Weight Watchers: Weight Watchers takes a number of steps in the right direction, giving the dieter all of the tools for managing their own weight loss.

Pros: This program provides you with all the necessary information, and if you are committed to losing weight, you can be extremely successful. Plus, there are weight watchers support groups where you can connect with other dieters going through the same struggles as you.

Cons: If the idea of constant pressure and “calorie counting” is daunting to you, Weight Watchers can be a bit overwhelming.

The Bottom Line: If you are goal-oriented and somewhat self-motivated, you can lose weight with this program, but if you are unable to consistently focus on details, this isn’t the diet for you.

As this brief review proves, there are many diets available, bunches more than we have had time to discuss here.
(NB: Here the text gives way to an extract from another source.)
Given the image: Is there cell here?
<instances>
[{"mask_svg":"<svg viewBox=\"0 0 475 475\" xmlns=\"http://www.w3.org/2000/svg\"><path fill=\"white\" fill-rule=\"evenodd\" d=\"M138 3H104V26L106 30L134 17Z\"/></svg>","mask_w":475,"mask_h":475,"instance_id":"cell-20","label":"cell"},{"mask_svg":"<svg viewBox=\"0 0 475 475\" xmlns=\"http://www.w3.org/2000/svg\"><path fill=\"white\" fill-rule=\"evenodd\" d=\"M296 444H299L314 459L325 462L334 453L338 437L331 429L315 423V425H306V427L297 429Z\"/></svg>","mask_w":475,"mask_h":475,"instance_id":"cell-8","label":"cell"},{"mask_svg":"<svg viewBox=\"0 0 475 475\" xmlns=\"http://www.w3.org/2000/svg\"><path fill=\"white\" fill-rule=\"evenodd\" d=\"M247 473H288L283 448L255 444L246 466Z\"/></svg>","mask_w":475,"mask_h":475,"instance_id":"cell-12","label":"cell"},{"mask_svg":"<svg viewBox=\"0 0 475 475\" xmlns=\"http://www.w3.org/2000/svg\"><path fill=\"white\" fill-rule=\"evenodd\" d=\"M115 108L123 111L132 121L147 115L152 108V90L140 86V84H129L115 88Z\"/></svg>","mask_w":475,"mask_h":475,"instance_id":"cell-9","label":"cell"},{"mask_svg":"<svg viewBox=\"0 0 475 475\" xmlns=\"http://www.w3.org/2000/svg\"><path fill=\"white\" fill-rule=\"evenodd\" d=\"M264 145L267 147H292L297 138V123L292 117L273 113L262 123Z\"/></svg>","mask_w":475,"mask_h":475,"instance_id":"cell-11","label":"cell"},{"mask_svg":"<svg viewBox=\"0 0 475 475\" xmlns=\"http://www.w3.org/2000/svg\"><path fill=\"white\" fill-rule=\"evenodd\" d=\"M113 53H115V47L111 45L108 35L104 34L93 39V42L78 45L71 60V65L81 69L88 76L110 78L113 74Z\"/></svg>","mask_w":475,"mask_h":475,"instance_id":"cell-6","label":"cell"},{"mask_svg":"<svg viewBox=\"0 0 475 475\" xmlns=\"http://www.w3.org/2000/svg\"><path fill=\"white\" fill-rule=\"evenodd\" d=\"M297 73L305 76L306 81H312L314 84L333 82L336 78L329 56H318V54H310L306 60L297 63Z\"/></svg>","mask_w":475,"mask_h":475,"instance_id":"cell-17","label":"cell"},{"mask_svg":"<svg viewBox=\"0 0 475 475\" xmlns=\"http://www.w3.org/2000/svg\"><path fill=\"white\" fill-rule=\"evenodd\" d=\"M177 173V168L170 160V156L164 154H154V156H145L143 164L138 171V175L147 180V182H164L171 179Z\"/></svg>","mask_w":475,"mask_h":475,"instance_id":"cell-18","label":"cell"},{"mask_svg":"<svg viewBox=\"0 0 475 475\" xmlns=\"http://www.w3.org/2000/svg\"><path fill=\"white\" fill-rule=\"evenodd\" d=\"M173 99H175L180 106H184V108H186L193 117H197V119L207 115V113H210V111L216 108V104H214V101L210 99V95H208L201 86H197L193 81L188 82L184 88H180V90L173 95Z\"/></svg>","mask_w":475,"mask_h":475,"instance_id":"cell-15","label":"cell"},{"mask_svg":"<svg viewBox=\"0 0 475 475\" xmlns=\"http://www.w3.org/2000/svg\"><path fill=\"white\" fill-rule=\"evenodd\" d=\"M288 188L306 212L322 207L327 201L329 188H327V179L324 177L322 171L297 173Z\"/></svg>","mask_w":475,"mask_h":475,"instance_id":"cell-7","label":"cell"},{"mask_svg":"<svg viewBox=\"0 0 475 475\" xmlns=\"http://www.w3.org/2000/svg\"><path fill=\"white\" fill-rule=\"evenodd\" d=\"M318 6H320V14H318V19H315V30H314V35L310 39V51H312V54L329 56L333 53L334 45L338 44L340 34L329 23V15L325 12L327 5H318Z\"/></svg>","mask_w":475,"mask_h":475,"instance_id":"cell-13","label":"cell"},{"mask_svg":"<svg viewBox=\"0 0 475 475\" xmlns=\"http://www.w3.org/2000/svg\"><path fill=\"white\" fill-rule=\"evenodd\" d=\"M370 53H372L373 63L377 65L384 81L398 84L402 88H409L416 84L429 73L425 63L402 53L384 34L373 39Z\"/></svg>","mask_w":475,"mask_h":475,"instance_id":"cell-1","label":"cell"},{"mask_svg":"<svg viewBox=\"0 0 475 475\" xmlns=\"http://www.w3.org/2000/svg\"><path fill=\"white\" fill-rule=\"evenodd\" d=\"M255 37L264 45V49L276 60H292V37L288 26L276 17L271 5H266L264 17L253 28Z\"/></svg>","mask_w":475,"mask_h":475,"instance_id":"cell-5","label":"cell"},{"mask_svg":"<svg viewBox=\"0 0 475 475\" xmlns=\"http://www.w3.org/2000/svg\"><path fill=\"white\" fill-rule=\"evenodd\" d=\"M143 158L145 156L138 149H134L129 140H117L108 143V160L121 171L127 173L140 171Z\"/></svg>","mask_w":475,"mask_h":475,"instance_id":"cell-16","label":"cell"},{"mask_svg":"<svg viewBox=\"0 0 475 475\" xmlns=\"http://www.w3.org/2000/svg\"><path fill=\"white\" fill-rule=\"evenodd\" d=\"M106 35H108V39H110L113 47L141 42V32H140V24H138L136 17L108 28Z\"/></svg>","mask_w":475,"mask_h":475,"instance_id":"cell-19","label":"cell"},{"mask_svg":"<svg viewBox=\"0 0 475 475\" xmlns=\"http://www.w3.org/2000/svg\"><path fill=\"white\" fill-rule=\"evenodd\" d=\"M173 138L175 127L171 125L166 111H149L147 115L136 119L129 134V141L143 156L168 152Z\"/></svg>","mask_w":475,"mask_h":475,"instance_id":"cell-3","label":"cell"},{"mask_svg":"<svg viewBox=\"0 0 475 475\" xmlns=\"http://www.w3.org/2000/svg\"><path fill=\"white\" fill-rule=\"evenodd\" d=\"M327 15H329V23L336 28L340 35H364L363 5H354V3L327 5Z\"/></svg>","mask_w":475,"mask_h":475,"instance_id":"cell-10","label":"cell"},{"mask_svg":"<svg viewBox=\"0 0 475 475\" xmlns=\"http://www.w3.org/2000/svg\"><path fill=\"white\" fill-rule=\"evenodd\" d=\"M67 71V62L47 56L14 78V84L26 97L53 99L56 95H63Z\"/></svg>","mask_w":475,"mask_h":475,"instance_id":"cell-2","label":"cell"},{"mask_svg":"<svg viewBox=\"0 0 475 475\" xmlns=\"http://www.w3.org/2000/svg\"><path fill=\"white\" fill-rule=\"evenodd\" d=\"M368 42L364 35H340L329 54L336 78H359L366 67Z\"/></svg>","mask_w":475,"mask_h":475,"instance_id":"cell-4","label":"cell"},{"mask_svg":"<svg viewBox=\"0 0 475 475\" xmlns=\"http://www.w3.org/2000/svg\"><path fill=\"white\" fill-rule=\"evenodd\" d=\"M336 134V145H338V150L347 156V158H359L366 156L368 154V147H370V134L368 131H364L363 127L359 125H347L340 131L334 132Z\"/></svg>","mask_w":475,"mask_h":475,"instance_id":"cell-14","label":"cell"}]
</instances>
If you’re thinking of trying a new diet, listen closely to those people who have tried it; then read up on comments made by doctors and dieticians. Find a balance between those diet-crazed fans and those attempting to prove it’s a sham – the truth is probably somewhere in the middle. However, pay close attention to doctors’ comments, especially any with lists of possible health risks or people with pre-existing conditions who they suggest should not try the diet.